By far the most common (and likely also the most simple / straightforward) implementation is to expand exactly one node in the Expansion Phase; specifically, the node corresponding to the very first state selected (semi-)randomly by the Play-Out Phase. This is also pretty much the bare minimum you have to do if you want any form of tree growing at all (which you do).
Other variants are possible too, but are much less common. The variant you suggest in the question is to expand all the children of the final node encountered during the Selection Phase, and run a Play-Out for all of them. I am not familiar with any literature on such a strategy really, never tried that myself. Intuitively, I would expect it to perform very similarly, perhaps slightly worse. Essentially what this would do is that it moves the "behaviour" of the search algorithm slightly more towards Breadth-First Search behaviour, rather than Best-First search behaviour. You spend a bit less of your computation time in the Selection Phase, because every Selection Phase is followed up by for example 6 (or whatever branching factor you have) Play-Outs instead of just a single one. On average I'd expect this to be slightly worse, because the Selection Phase is the primary source of the "Best-First Search" behaviour of the algorithm. I certainly don't expect a change like this to cause a large difference in performance though, if any. It will also likely be domain-dependent; worse in some cases, better in other cases.
A different variant that I did once use myself is to expand every node in the complete line of play followed by the Play-Out phase. You can visualize this as a very "thin", but "deep" expansion, whereas your suggestion discussed above would be visualized as a "shallow" but "wide" expansion (and the conventional expansion strategy of a single node would be "thin" and "shallow").
For this strategy, it is much easier to clearly define the advantages and disadvantages that it has in comparison to the standard strategy. The main advantage is that you retain more information from your Play-Outs, you throw less information away. This is because the Backpropagation phase, after the Play-Out terminates, can only store information in nodes that exist. If you immediately expand the complete line of play followed in the Play-Out Phase, you can store the result (the evaluation in the terminal state) in all of those nodes. If you don't expand the complete Play-Out (e.g. only expand the very first node), you'll have to "skip" all of those nodes which you didn't expand yet (they don't exist), and you can't store results in there yet.
The main disadvantage of this approach is that it requires more memory, the tree grows a lot more quickly.

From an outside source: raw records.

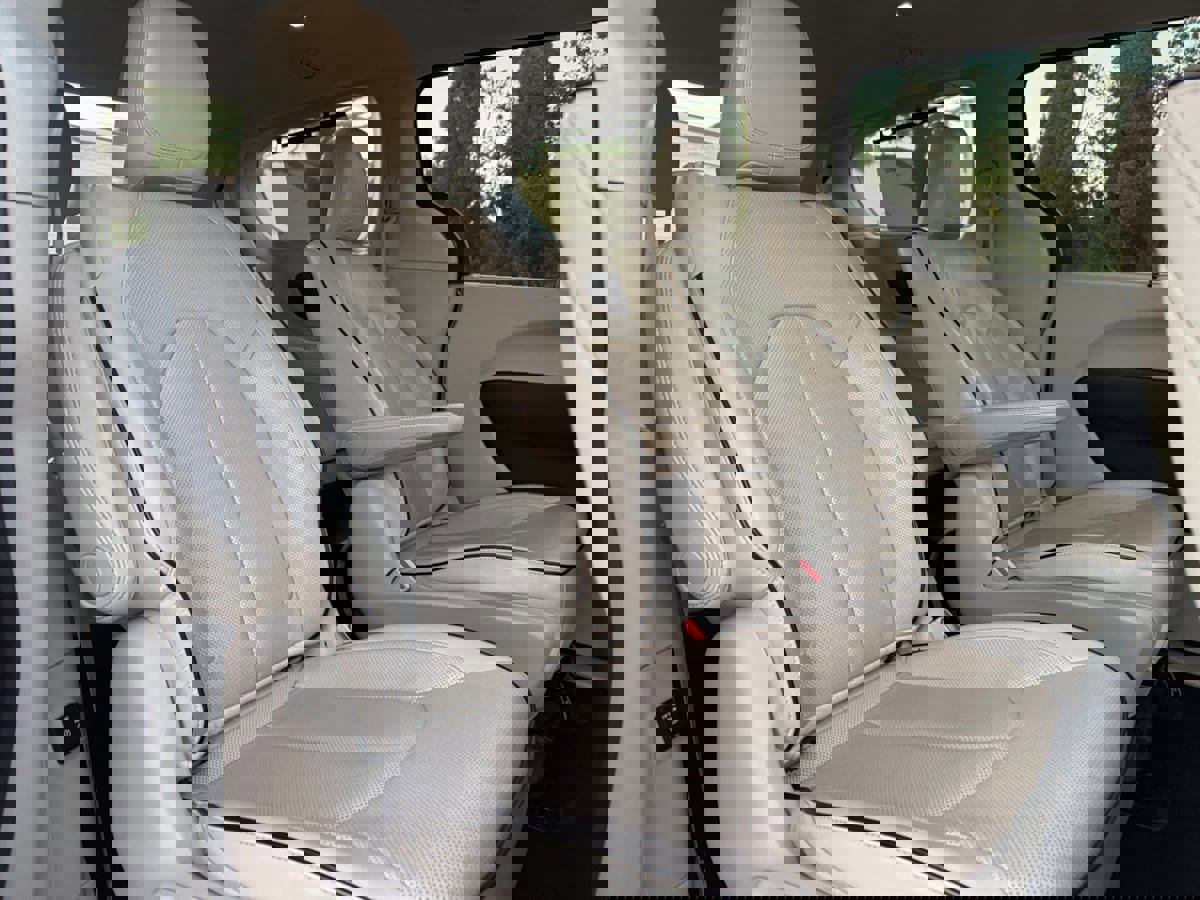 Used 2017 Chrysler Pacifica Platinum image 17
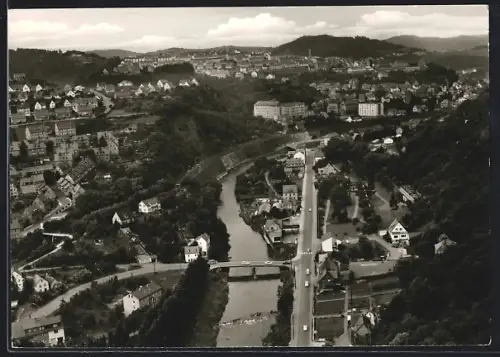 AK Idar-Oberstein, Panoramaansicht mit Fluss und Brücke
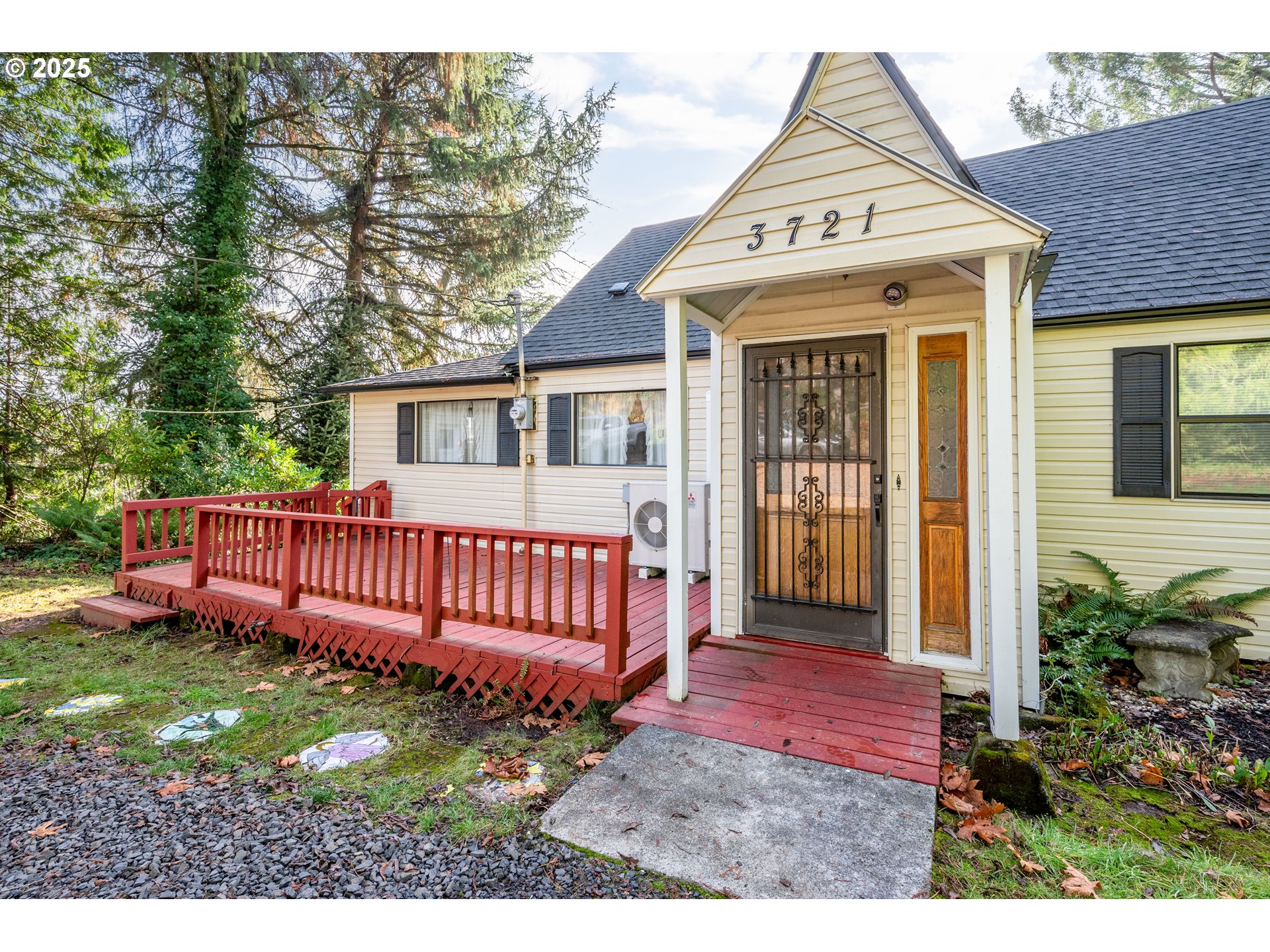 3721 Columbia Heights Road Longview, WA 98632 - Photo 4 of 42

I would personally recommend this approach if you have very strict limitations on computation time, if you expect to be able to only run very few iterations of the MCTS algorithm. For example, I personally used this in my General Video Game AI agent; this is a real-time game where you have to make decisions every ~40 milliseconds. In such a low amount of time, you cannot run many MCTS simulations. This means that:
- You do not expect to run out of memory, even if you grow your tree very quickly, so the increased memory requirements become a non-issue.
- Due to the low expected number of iterations, it is extremely important to retain as much information as possible, not throw any information away. If we can't run many simulations, we want to make sure to squeeze every little bit of information we can out of each of them.
For contrast, if you're developing an agent to play a board game, and it has in the order of multiple minutes of thinking time per turn, the standard approach of only expanding a single node per Expansion Phase becomes a lot more appealing. If you're capable of running tens of thousands of iterations or more, it really doesn't hurt if you "forget" about a little bit of information deep down in the tree. The risk of running out of memory also becomes a lot more serious if you're running many iterations, so you don't want to grow the tree too quickly.